■ Provided records
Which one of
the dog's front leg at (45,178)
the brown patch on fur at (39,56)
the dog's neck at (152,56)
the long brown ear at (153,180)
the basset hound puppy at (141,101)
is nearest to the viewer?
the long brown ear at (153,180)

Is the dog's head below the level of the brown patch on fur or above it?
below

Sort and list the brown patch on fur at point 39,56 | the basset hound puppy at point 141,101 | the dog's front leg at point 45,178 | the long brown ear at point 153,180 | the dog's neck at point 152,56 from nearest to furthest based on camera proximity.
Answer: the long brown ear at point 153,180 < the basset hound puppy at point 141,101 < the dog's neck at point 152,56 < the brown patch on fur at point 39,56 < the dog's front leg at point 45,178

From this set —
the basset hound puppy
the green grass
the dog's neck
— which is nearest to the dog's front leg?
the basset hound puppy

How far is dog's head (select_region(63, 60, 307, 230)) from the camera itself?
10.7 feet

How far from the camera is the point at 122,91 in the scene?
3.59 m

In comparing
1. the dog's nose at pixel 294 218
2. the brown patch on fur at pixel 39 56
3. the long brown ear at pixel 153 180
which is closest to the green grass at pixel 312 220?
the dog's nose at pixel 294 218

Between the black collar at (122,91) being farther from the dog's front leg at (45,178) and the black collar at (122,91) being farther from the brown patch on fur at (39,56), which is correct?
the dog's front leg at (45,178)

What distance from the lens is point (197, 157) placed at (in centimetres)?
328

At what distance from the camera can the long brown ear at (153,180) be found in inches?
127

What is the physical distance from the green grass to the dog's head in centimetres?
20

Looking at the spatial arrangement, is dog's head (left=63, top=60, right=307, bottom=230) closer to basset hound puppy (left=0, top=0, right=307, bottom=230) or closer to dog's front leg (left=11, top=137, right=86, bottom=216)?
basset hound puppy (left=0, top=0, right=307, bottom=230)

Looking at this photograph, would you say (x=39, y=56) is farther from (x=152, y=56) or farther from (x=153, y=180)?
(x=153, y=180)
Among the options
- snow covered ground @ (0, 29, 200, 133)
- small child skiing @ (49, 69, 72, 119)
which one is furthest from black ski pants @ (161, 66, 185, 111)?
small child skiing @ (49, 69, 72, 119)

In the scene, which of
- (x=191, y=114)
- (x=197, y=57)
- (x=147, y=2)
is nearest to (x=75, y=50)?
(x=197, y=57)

■ Stated goal
Copy out the rows, beginning at the line containing "Among the options" and continuing through the last line of the rows.

■ Written answer
Among the options
- snow covered ground @ (0, 29, 200, 133)
- small child skiing @ (49, 69, 72, 119)
which one is furthest from black ski pants @ (161, 66, 185, 111)?
small child skiing @ (49, 69, 72, 119)

In the scene, which of
- (x=191, y=114)
- (x=197, y=57)
- (x=147, y=2)
is nearest to (x=75, y=50)?
(x=197, y=57)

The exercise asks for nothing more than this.